The additional question has been criticised by members of the public and politicians, including Democrat Party leader and the former premier Abhisit Vejjajiva, who said on Sunday that his party would vote against it.
If the Senate is empowered to take part in the vote for the next PM it will create an imbalance in the legislature, Abhisit said. He added that he hoped Prayut would understand that point, as the National Council for Peace and Order (NCPO) had earlier told charter drafters that a handpicked Senate should not be allowed to choose the PM.
However, Prayut, who is also head of the NCPO, said the proposal was completed. “It was already considered by the charter drafters and the drafting is done already.”
It would not always be necessary that the handpicked Senate would inherit such power, the PM said.
But he refused to give clear reactions to both the referendum question and the charter draft. The matters had been decided by the NLA and the Constitution Drafting Commission (CDC) respectively, he said.
Silent on alternative draft 
Prayut also remained silent on what would happen if the charter draft is rejected in the referendum. He explained that doing so could influence the way that people will vote in the referendum if another plan was revealed “too soon”.
No one could say the public needed to know everything about the charter draft and an alternative plan had to be revealed, he said. 
“Only 40 per cent of people will follow up on the draft so don’t say it will be for public benefit.”
Meanwhile, Abhisit insisted yesterday he would continue to talk about the charter draft despite the PM’s displeasure. He also said he would keep asking the junta to reveal what it would do if the draft were rejected in the referendum, reasoning that the money spent on holding the plebiscite should not be wasted because the public did not get sufficient details.
He asked Prayut to “calm down” and be more open-minded about opinions on the charter, as long as remarks are not aggressive or distorted.
“There is a difference between creative comments and those meant to create disruption,” Abhisit said. “I hope Prayut does not see all different commentators as his foes, or our country can’t move forward.”
The government and the NCPO should also not turn into “litigants”, he said.
The NCPO could get closer to achieving political reforms if they allowed more people to take part in the process, Abhisit said, adding that the government could open up public spaces for creative discussions on the charter draft.
Abhisit said the Democrats still rejected the extra referendum question to empower the Senate to choose a PM. If the measure was passed, he said Prayut could move from his middle position to have an NCPO-picked Senate choose the PM.

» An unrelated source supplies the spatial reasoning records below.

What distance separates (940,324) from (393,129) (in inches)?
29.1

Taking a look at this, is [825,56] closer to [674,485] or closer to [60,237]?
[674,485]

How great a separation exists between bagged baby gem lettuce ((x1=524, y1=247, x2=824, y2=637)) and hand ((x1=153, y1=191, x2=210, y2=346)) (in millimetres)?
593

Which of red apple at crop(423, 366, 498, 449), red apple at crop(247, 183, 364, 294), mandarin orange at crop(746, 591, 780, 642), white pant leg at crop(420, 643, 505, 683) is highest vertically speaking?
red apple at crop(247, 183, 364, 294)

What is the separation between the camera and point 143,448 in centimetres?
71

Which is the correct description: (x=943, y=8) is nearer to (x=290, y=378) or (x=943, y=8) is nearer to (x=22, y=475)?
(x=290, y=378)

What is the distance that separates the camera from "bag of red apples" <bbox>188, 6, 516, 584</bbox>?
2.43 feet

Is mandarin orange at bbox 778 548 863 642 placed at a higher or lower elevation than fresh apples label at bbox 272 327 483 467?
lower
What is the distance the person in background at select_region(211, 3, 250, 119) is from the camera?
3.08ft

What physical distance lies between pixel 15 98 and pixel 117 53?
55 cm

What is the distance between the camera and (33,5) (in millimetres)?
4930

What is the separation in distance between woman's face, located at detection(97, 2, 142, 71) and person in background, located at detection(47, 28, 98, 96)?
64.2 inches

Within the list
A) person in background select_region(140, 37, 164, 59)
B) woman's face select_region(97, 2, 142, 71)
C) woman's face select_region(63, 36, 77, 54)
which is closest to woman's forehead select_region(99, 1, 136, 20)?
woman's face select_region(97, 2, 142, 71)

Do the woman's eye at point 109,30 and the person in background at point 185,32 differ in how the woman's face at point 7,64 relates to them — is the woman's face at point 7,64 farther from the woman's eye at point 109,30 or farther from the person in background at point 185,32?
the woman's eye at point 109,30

“I’m worried just as he [Prayut] is,” Abhisit said. “If you allow 250 people, all from the same source, to diminish the people’s will after an election, voters will feel that their right to vote was in vain. That will create serious conflict. Both he and I are worried that such a scene is not what Thailand wants.”
Abhisit, however, remained silent on the Democrats’ decision to vote for the charter, saying that an early revelation could create political conflict. He also insisted that the Democrats would not join hands with Pheu Thai Party, despite their similar stances against the referendum question.
Prayut also insisted that neither the NCPO nor himself planned to set up a political party, nor were they looking for future leaders in the political arena.
He also denied a report that the NCPO was looking at former deputy premier Surakiart Sathirathai to be the next PM.
Despite his furious reactions following the Democrat’s earlier announcement, Prayut insisted that he was only “annoyed” by politicians’ comments and not dissatisfied with them. “Why make bothersome comments that they don’t realise?” he said.
Army chief General Teerachai Nakwanich yesterday criticised political parties that had announced opposition to the charter draft as not respecting people.
“They must respect the people’s decision. The public should first look at the draft and make a decision on the referendum. This is the first step of democracy,’’ he said.